Single by Twin Atlantic

from the album Great Divide
- Released: 25 May 2014
- Genre: Indie rock
- Length: 3:48
- Label: Red Bull
- Songwriter(s): Sam McTrusty
- Producer(s): Jacknife Lee

Twin Atlantic singles chronology
| "Yes, I Was Drunk" (2012) | "Heart and Soul" (2014) | "Brothers and Sisters" (2014) |

= Heart and Soul (Twin Atlantic song) =

"Heart and Soul" is a song by Scottish rock band Twin Atlantic written by lead singer Sam McTrusty and co-written and produced by Jacknife Lee released as the first single from their 3rd studio album, Great Divide. It was released on 25 May 2014 and peaked at number 17 on the UK Singles Chart and number 4 on the Scottish Singles Chart.

==Background and production==
The band started recording the song in May 2013 and it took almost a year to record as they were not content with the initial writing process. Sam McTrusty flew out to Los Angeles to collaborate on the process with Jacknife Lee and the rest of the band joined them at a later date. Lee had previously produced tracks for bands including R.E.M. and U2. Lead singer Sam told The Daily Record, “It was exactly what we needed. As soon as we got there the weight was lifted off. We realised this is how we were supposed to sound the last few years, we just couldn’t get there".

"Heart and Soul" was the last song written for their third album, "Great Divide", following up their 2011 album Free, with the initial writing process taking place in Wales. Sam said, "The writing process was spaced out and pieced together so it only truly became clear what the album was sounding like as a whole once we got into the recording studio. There was also a roller coaster effect of spending so long with certain songs and in the studio that the love affair with parts, sections or riff and lyrics could be very up and down. That all resulted in a self-reflection and reviewing, which allowed us to be a bit more critical once we reached the end of our recording in Wales. There was a definite moment of us all agreeing that the album was good but an uncertainty if it was great, so we decided there would be no harm in finding out if we could push it further."

==Music video==
The description of the music video on the Red Bull Records website reads, "Constantly scrolling like an old video game, the official music video for Twin Atlantic's Heart and Soul plays with perspective and makes use of shapes, colours and disembodied singing heads". The video was directed by Jonas Odell, who had conducted projects with Goldfrapp, U2 and The Rolling Stones, and helmed the Grammy-nominated visuals for Franz Ferdinand's 2004 hit single "Take Me Out". Sam said that they originally had a simple concept but Odell had convinced them to "literally throw everything at it. All we knew when we went into shoot the video is that the film would be scrolling to the right and that various graphics would be used". As of October 2020 the video has almost 3.1 million views on the Vevo music video on YouTube.

==Release and promotion==
The song received its worldwide premiere and radio debut on Zane Lowe's show on BBC Radio 1 on 31 March 2014 as his 'Hottest Record in the World'. The band got together at band member Ross McNae's house to hear the song being premiered. It was subsequently added to Radio 1's "A" playlist, the station's primary playlist for the most popular contemporary tracks.

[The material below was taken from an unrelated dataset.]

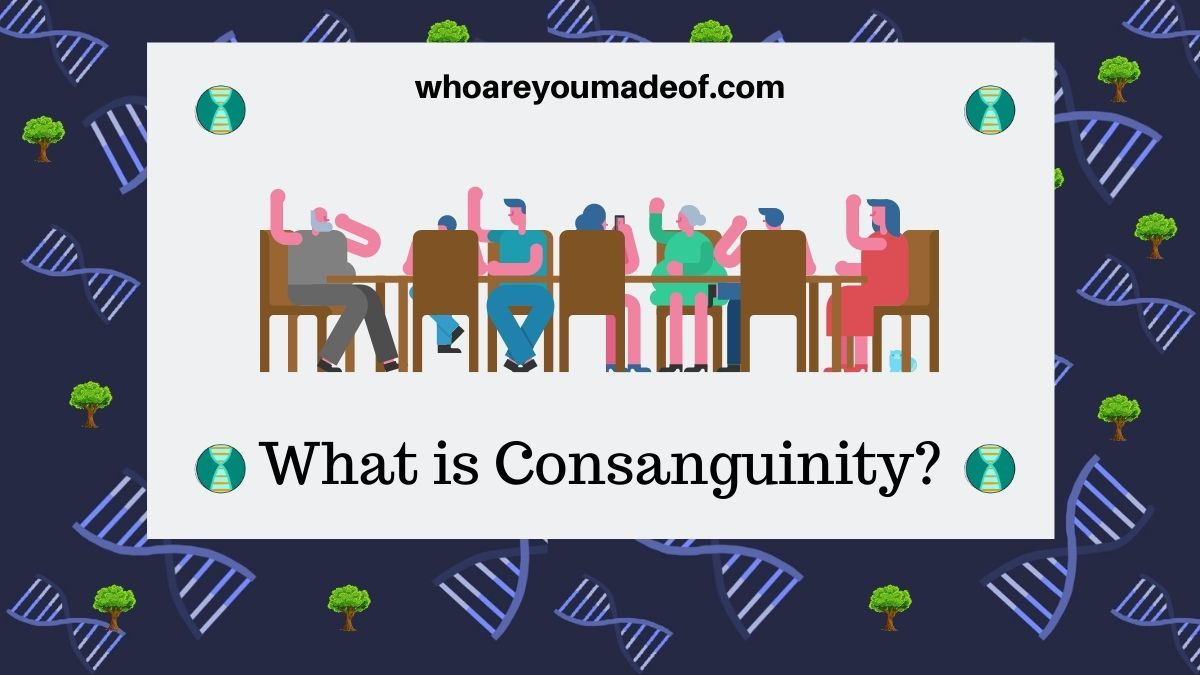 What is Consanguinity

The band performed "Heart and Soul" on the John Peel Stage at Glastonbury Festival in 2014. They followed this up later that summer with another performance of the song at T in the Park and finished the festival season at Reading Festival. They announced a UK tour starting in October 2014, where they played their new album tracks including "Heart and Soul" across the country.

==Awards==
"Heart and Soul" was awarded 'Best Independent Track' at the 2014 Association of Independent Music Awards.

==Chart performance==
"Heart and Soul" entered the UK Singles Chart at its peak position of number 17, spending one more week in the top 40 and a further three weeks in the top 100. This was their highest charting single in the UK to date, with their previous entry "Free" only reaching number 99 in January 2012. It also peaked at number 4 on the Scottish Singles Chart in the week ending 7 June 2014. By January 2020 the song had also been streamed more than 18 million times on Spotify. The song also hit number-one on the UK Rock Chart and number two on the UK Indie Chart. Additionally it secured a number 35 placing on the US Alternative Songs countdown and number 14 on the Mexico Ingles Airplay chart.

Its parent album peaked at number 6 on the UK Album Chart, becoming their second top 10 album in the UK, and also topped the Scottish Albums Chart.

==Charts==

| Chart (2014) | Peak position |
|---|---|
| Scotland (OCC) | 4 |
| UK Singles (OCC) | 17 |
| UK Indie (OCC) | 2 |
| UK Rock & Metal (OCC) | 1 |
| US Alternative Songs (Billboard) | 35 |

==Certifications==

| Region | Certification | Certified units/sales |
| United Kingdom (BPI) | Silver | 200,000^{‡} |
^{‡} Sales+streaming figures based on certification alone.